G2P-transliteration improvement scripts

This page provides the reproducibles for our papers on improving grapheme-to-phoneme conversion (G2P) and machine transliteration with supplemental transcriptions and transliterations. In particular, by reproducibles we mean scripts and instructions for reproducing the experimental results given the same data sets. You can grab the first (ACL 2011) paper here and the second (NAACL 2012) paper here.

The scripts

The scripts for the first paper are available in this tarball, while the ones for the second paper can be found here. For both of them, you will need to read the README in the base directory first. It contains details on what software versions, etc. are needed/expected and also lays out how the files are organized and what is included. Note that what is provided is almost entirely scripts; we can’t provide any corpora due to their respective licenses. As well, we don’t include any of the external programs that we use. The README lists all such programs and also provides information as to where you can get them.

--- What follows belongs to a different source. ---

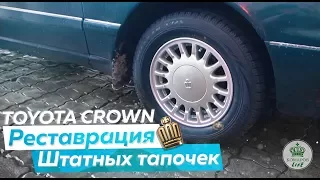 Toyota Crown и ее штатные тапочки после реставрации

Using the scripts in your work

If you use the code (or the ideas in the paper), note that I do discourage direct use of the provided code; it’s meant primarily for educational purposes and is, in general, a mess and likely riddled with gross inefficiencies. If the code or ideas go into academic research, please cite the ACL 2011 paper or the NAACL 2012 paper as relevant (BiBTeX here and here):

Aditya Bhargava and Grzegorz Kondrak. 2011. How do you pronounce your name? Improving G2P with transliterations. In Proceedings of the 49th Annual Meeting of the Association for Computational Linguistics: Human Language Technologies, pages 399–408, Portland, USA. Association for Computational Linguistics.

Aditya Bhargava and Grzegorz Kondrak. 2012. Leveraging supplemental representations for sequential transduction. In Human Language Technologies: The 2012 Conference of the North American Chapter of the Association for Computational Linguistics, pages 396–406, Montréal, Canada. Association for Computational Linguistics.